Recently, U.S. WTI crude oil futures are choppy between $57 and $68 since February.
The market expects oil demand to recover in view of the good progress in COVID-19 vaccination. Rising inflation expectations in the U.S. also help to push the commodity prices higher.
On the other hand, the inflection of COVID-19 in India remains serious, while the investors are worried that the oil demand decreases in this third-largest oil demand country. In addition, the investors are concerned about the risk of the increasing oil supply as the nuclear talks between the U.S. and Iran have made progress.
However, the technical outlook of U.S. WTI crude futures remains bullish. Oil price is still supported by a bullish trend line drawn from the start of the year.
A further advance toward $68.00 and $72.50 is still likely. Note that a return to the key support at $60.00 should bring about a bearish reversal.
Chinese oil giant CNOOC (883.HK) recently announced that gas fields in the South China Sea have been put into production, and it is estimated that the actual daily natural output will reach a peak output of about 41 million cubic feet this year.
Morgan Stanley also estimated that CNOOC's overseas output would increase, and that if vaccine delivery rates continue to rise, oil output in those areas are expected to increase significantly.
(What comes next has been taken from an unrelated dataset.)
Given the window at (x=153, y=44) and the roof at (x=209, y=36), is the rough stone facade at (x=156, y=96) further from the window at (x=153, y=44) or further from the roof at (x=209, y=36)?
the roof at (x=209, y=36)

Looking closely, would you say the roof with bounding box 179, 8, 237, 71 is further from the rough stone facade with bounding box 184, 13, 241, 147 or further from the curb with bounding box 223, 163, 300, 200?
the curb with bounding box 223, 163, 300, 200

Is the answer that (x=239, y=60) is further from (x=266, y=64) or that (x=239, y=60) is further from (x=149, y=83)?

Once it is in line with the expectation, CNOOC will update the production guidelines for this year.
On a daily chart, although the prices eased after breaking above the declining trend line and running up to HK$9.22, it is still supported by a rising trend line drawn from December 2020. Currently, the prices are trading around both 20-day and 50-day moving average. It is predicted that the prices could rebound after the consolidation.
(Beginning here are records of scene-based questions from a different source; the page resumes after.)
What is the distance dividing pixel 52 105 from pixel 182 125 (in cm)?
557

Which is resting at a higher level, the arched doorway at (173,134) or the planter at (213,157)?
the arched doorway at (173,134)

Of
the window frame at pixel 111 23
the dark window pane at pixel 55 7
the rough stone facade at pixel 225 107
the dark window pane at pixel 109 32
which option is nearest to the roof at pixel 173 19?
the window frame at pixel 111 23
As long as the key support level at HK$8.05 is not broken, the stock prices could expect to challenge the previous high at HK$9.22 and next resistance level at HK$10.20.
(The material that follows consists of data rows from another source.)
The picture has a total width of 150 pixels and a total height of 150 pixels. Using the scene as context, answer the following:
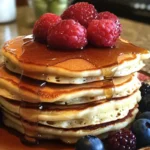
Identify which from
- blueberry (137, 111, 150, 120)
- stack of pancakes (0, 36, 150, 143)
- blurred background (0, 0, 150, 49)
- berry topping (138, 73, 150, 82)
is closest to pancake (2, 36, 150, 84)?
stack of pancakes (0, 36, 150, 143)

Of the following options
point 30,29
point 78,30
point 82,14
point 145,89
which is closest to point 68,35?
point 78,30

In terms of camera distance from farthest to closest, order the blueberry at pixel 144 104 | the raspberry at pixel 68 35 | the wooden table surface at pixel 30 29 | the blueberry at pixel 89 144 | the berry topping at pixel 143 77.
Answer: the wooden table surface at pixel 30 29 → the berry topping at pixel 143 77 → the blueberry at pixel 144 104 → the raspberry at pixel 68 35 → the blueberry at pixel 89 144

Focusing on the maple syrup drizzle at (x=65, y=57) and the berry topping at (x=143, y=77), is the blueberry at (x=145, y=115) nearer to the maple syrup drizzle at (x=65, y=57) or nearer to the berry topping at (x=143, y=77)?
the maple syrup drizzle at (x=65, y=57)

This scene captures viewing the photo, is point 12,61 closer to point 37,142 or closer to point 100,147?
point 37,142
Recently, the Chinese government has levied import environmental pollution tax on some oil products, and the market expected that it would provide a great benefit to China's large domestic petrochemical enterprises, because the competitiveness of smaller oil enterprises will be reduced, especially those enterprises rely on the imported oil products. The oil giant Sinopec (386.HK) should benefit from this import tax.
On a daily chart, the stock prices are in the phase of consolidation after breaking above the falling wedge. In addition, the 20-day moving average is turning flat, while the RSI rebounds without touching the oversold level. It indicates that the correction from March might complete and start the rebound phase.
As long as the stock prices trade above the key support level at HK$3.80, it could expect a bounce to HK$4.33 and HK$4.55 as the upside targets.